BISX looks to ‘innovative’ growth strategies
Guardian Business Editor
Published: Sep 27, 2013
A small investor base of less than ten thousand means that the Bahamas International Securities Exchange (BISX) must look to “innovative” ways to encourage growth and liquidity in the market, its chief executive officer has argued, as he pushes to establish a market for short-term and small-scale finance for Bahamian companies.
Keith Davies, CEO of BISX, said that based on analyses by BISX, there may be as few as 3,000 to 8,000 individuals who actively trade on the exchange. Many “monied” individuals who have the funds that would make them eligible to become active participants in the securities exchange are fearful of doing so out of a lack of investor education, he suggested.
Addressing the Chartered Financial Analyst (CFA) Society luncheon yesterday, Davies noted that with 165,000 people in the Bahamian workforce in 2012, with a mean wage of just under $20,000, it would not be realistic that these individuals, who would be spending most of their income on basic needs, would be active investors.
“So that brings us to about 82,000. However, removing another 25 percent probably would be prudent to get us to a level where after consumption, investing is possible. So that leaves us with an eligible investing public of around 40,000 people.
“Unfortunately this significantly overstates the active investors in our market. We did a survey of our local brokers and looked at brokerage accounts and the number of active accounts. You’re looking at between 3,000 to 4,000. Even assuming this number is doubled to account for people who trade and don’t have an account you can see that our market is challenged with finding active investors,” he said.
Noting that two main criticisms of the market have been its lack of liquidity and small number of new listings, Davies said that he believes greater investor education could address the first challenge by bringing more into the market.
However, he suggested the issue of available securities is less easily remedied, given that there are only so many companies of the sort of size and capability to enter into a public offering.
For this reason, Davies said that the exchange needs to look at “diversification” and suggested that it may provide support for his interest in seeing a commercial paper market established.
“We need to think innovatively on where future growth will come from,” he said, adding that the active involvement of many stakeholders would be needed to bring such a project to fruition.
Such an initiative would target already-BISX listed entities who may need to access short term financing.

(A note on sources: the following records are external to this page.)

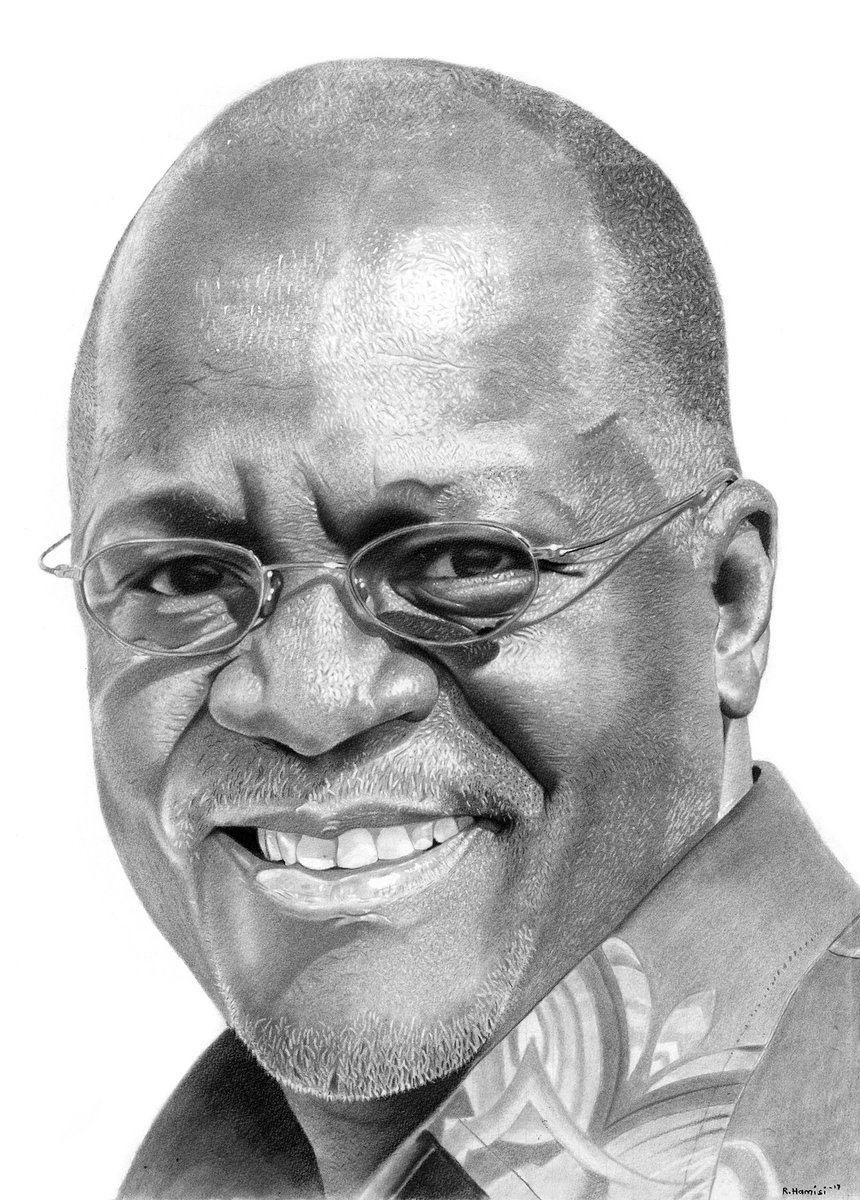 John Pombe Magufuli
Charcoal on paper
55 × 75 cm
Complete piece

#art #Tanzania #charcoaldrawing #Magufuli #realism #Pencildrawing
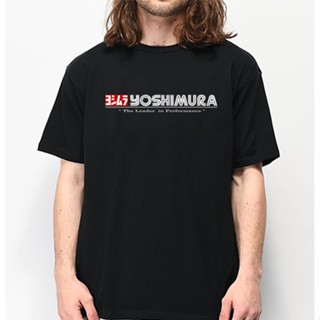 [S-5XL]YOSHI003 เสื้อยืด คอกลม เรซซิ่ง มอเตอร์ไซต์ โยชิมูระ YOSHIMURA ผ้าพรีเมียม  YAMAHA KAWASAKI SUZUKI GRSX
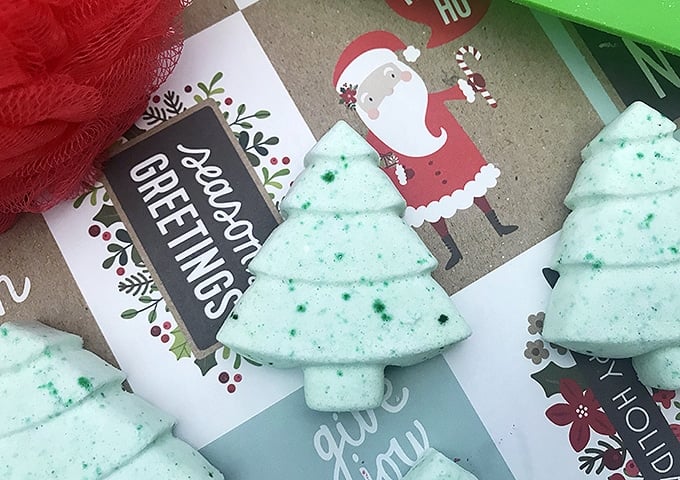 Christmas Bath Bombs are the perfect way to add an extra touch to your spa day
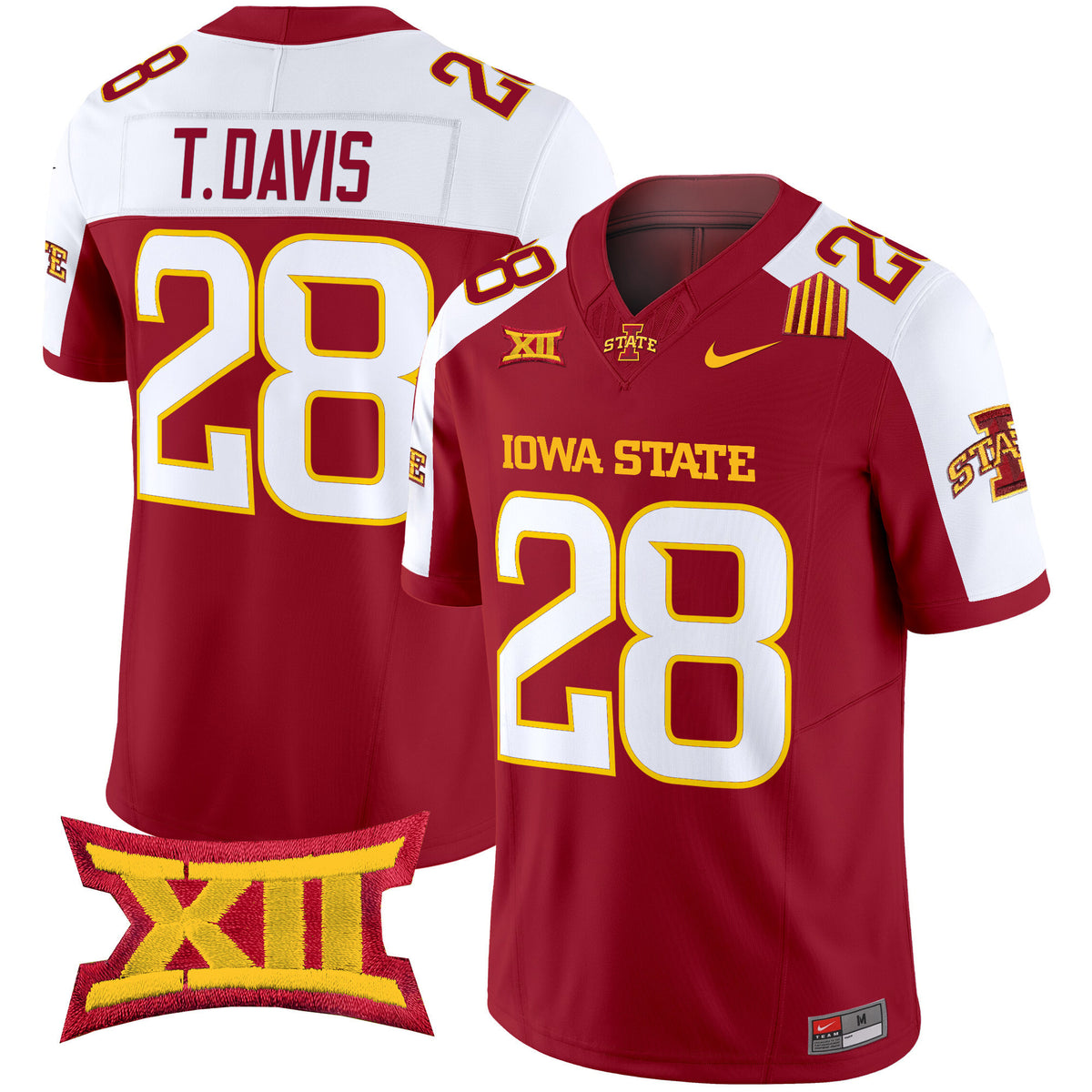 Men's Iowa State Cyclones 2024 Vapor Limited Jersey - All Stitched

The market would involve securities with maturities ranging from one month to two years, he proposed.
The focus on companies which are already listed on the exchange would take into account the fact that the Bahamas does not have a credit rating agency, and as such there would be a need to protect investors by focusing on companies which already have established records and auditing processes.
An emphasis could be placed on creating provisions for these companies to engage in issuances on the exchange on a “rolling basis” based on already filed information.
Another area of growth for the exchange could be the creation of a “junior listing” to take into account the fact that 95 percent of companies in the Bahamas are small businesses.
“If we are running out of large companies to list, we could allow smaller companies ...to get the financing they need to grow into larger companies,” he said.
Davies proposed that such an initiative could involve “relaxed” listing requirements that allow the companies the “time and space to get into the rules and grow.”
He recognized that such an endeavour would require “a lot of attention” since it would involve more “unsophisticated” entities that may not keep the kinds of records that larger companies do.
Pressed as to why BISX would focus on these areas before moving to ensure that the $3 billion in government debt outstanding is listed on the exchange, Davies said that whether or not this occurs is “up to the government.”